(TO DO)
Could you reproduce every entry that follows, exactly as shown?

(MATERIAL FOR THIS EXERCISE)
********

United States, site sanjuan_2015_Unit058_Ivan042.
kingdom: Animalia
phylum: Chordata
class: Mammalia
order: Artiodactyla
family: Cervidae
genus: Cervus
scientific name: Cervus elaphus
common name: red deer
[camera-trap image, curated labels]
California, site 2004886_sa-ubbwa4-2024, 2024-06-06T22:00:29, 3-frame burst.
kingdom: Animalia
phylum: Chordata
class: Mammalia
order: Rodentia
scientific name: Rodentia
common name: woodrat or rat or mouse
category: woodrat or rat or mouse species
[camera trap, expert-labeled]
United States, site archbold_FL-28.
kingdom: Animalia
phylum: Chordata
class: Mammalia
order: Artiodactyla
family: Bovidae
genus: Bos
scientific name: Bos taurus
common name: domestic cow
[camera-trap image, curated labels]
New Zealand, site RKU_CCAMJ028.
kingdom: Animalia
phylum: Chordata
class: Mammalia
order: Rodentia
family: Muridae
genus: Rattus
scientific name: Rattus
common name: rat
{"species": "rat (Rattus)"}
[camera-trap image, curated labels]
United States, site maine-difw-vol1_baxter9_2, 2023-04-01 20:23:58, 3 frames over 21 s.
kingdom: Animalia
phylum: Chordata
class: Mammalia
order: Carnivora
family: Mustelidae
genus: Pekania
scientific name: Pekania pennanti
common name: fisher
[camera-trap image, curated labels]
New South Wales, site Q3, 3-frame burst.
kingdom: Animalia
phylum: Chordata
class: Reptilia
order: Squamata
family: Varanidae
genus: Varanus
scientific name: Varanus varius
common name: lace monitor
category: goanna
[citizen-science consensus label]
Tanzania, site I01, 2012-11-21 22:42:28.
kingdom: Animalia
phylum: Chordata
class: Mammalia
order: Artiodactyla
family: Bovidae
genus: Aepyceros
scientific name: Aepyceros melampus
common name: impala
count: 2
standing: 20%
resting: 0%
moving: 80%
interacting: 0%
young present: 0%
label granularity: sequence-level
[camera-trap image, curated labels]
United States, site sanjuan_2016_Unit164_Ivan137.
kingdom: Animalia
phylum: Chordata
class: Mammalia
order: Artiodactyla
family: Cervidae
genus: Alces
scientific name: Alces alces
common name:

********

(ANSWER SECTION)
United States, site sanjuan_2015_Unit058_Ivan042.
kingdom: Animalia
phylum: Chordata
class: Mammalia
order: Artiodactyla
family: Cervidae
genus: Cervus
scientific name: Cervus elaphus
common name: red deer
[camera-trap image, curated labels]
California, site 2004886_sa-ubbwa4-2024, 2024-06-06T22:00:29, 3-frame burst.
kingdom: Animalia
phylum: Chordata
class: Mammalia
order: Rodentia
scientific name: Rodentia
common name: woodrat or rat or mouse
category: woodrat or rat or mouse species
[camera trap, expert-labeled]
United States, site archbold_FL-28.
kingdom: Animalia
phylum: Chordata
class: Mammalia
order: Artiodactyla
family: Bovidae
genus: Bos
scientific name: Bos taurus
common name: domestic cow
[camera-trap image, curated labels]
New Zealand, site RKU_CCAMJ028.
kingdom: Animalia
phylum: Chordata
class: Mammalia
order: Rodentia
family: Muridae
genus: Rattus
scientific name: Rattus
common name: rat
{"species": "rat (Rattus)"}
[camera-trap image, curated labels]
United States, site maine-difw-vol1_baxter9_2, 2023-04-01 20:23:58, 3 frames over 21 s.
kingdom: Animalia
phylum: Chordata
class: Mammalia
order: Carnivora
family: Mustelidae
genus: Pekania
scientific name: Pekania pennanti
common name: fisher
[camera-trap image, curated labels]
New South Wales, site Q3, 3-frame burst.
kingdom: Animalia
phylum: Chordata
class: Reptilia
order: Squamata
family: Varanidae
genus: Varanus
scientific name: Varanus varius
common name: lace monitor
category: goanna
[citizen-science consensus label]
Tanzania, site I01, 2012-11-21 22:42:28.
kingdom: Animalia
phylum: Chordata
class: Mammalia
order: Artiodactyla
family: Bovidae
genus: Aepyceros
scientific name: Aepyceros melampus
common name: impala
count: 2
standing: 20%
resting: 0%
moving: 80%
interacting: 0%
young present: 0%
label granularity: sequence-level
[camera-trap image, curated labels]
United States, site sanjuan_2016_Unit164_Ivan137.
kingdom: Animalia
phylum: Chordata
class: Mammalia
order: Artiodactyla
family: Cervidae
genus: Alces
scientific name: Alces alces
common name:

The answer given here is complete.